New York (73-64) scored eight times in the fourth inning against Dylan Axelrod, who has allowed 13 earned runs over 17 relief innings since leaving the rotation, but has only pitched three times since Aug. 11. Thirteen Yankees came to the plate in the fourth and seven straight reached base before Robinson Cano popped out to second baseman Gordon Beckham.
This inning quickly became a microcosm of this dismal season, as the White Sox defense completely fell apart.
Vernon Wells reached on a playable ground ball up the middle that deflected off of Axelrod.
Alex Rodriguez drew a walk 10 batters into the inning, but only after Josh Phegley dropped a foul popup to extend the at-bat.
Wells followed with a grounder to Adam Dunn at first that should have been an inning-ending double play, but Dunn threw the ball wide of shortstop Alexei Ramirez and into left field, allowing two runs to score.
Six of the eight runs that scored were earned, in a frame that certainly won't make the postseason highlight reel.
"You give them an inch and they take a mile. The Yankees are a great team," Konerko said. "It kind of unraveled out there. It wasn't a heartbreaker, so let's shake it off and get back out there tomorrow."
"That was exactly what we did in the first half, which is just not good baseball," Ventura said. "We're going to have to get better [or] you find somebody else in the offseason."
Philip Hughes started for the Yankees, but he exited after 1 1/3 innings because of the rain delay. With Hughes' struggles of late, it wasn't as significant of a loss for the Yankees as Quintana's departure turned out to be for the White Sox.
David Huff (2-0) earned the victory with 5 2/3 innings of work, allowing five hits and striking out three.

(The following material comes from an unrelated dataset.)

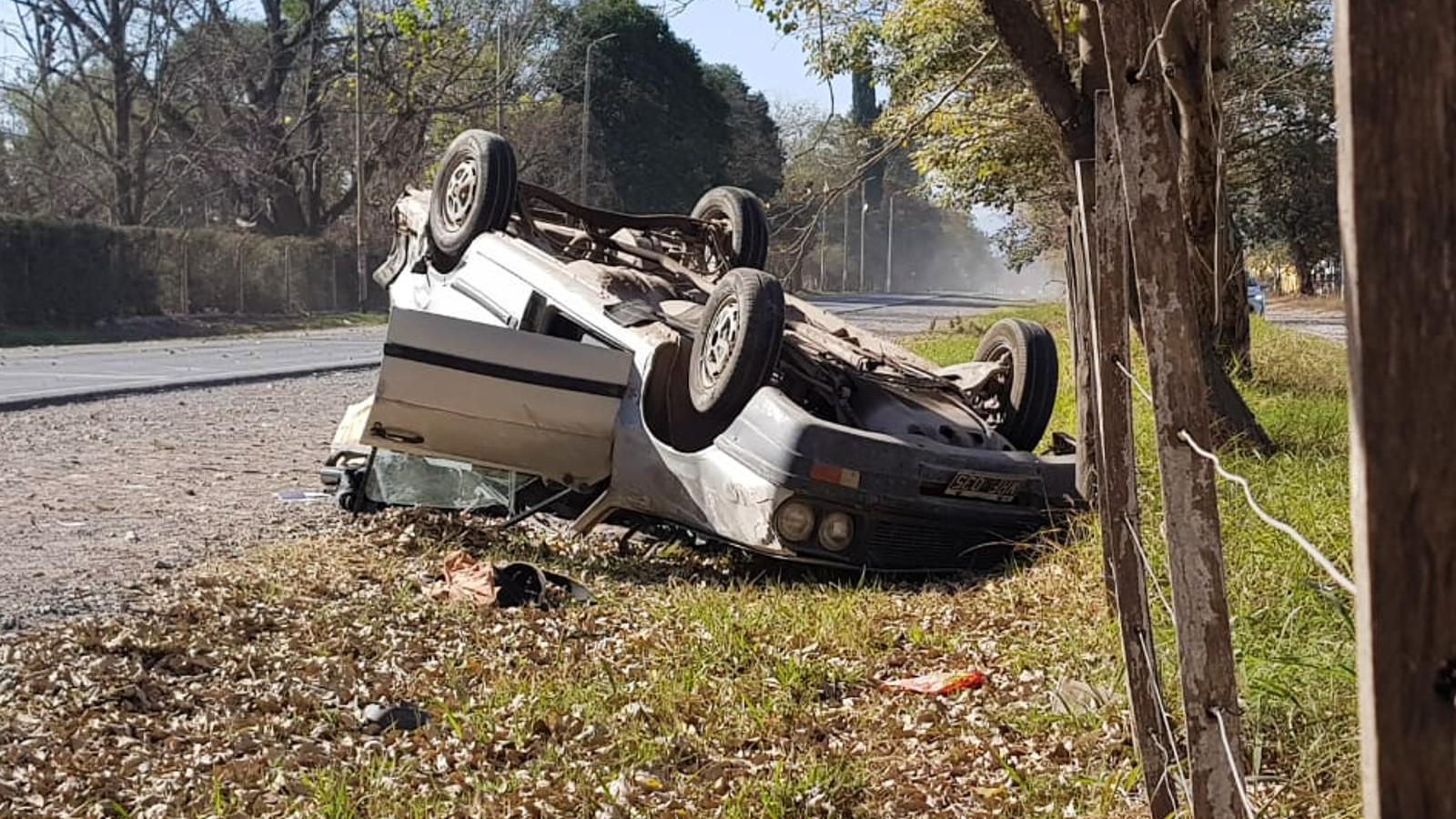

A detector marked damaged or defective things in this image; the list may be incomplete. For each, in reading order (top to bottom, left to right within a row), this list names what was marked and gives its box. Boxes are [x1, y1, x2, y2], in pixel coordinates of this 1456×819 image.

overturned white car [333, 129, 1077, 568]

"Today, I warmed up like a reliever," Huff said. "I was expecting Phil, honestly, to go back out there. I was kind of caught off guard. I'm conditioned enough to go out and start, but I warmed up like a reliever and took that mentality into the game."
One of those White Sox hits was Konerko's homer to left, giving him 10 for the season and 432 for his career. The blast moved him past Cal Ripken Jr. for sole possession of 44th place on MLB's all-time list.
Although Konerko never has been one to study milestones in-season, he appreciated the mention alongside a Hall of Famer who played the game right.
"As a kid growing up, the beginning of my career was the end of his career. He's the model of how you want to do it out there," Konerko said. "So that's kind of cool. He played a long time.
"Being a shortstop puts in perspective his offensive capabilities, and also playing short is a little different than me. Any time you get mentioned with guys like that, it's a cool thing. Other than that, I'm just trying to move along here."
Ventura's first season at the helm featured the White Sox sitting atop the American League Central for 117 days. Now, on Sept. 2, their division elimination number sits at two, meaning any combination of Tigers wins and White Sox losses adding up to two officially knocks them out.
If the goal over the final 26 games remains to win as many as possible, the White Sox will have to play a great deal better than Monday, regardless of the inclement weather.
"Where we're at, we've had quite a few [low points in '13], so it just has to pick up from here," said Ventura, whose team made at least three errors in a game for the seventh time this season. "We can't go backwards at this point."
"Any time you have a rainout and both starters are out of the game, it's a crapshoot after that," Konerko said. "We just lost the crapshoot today."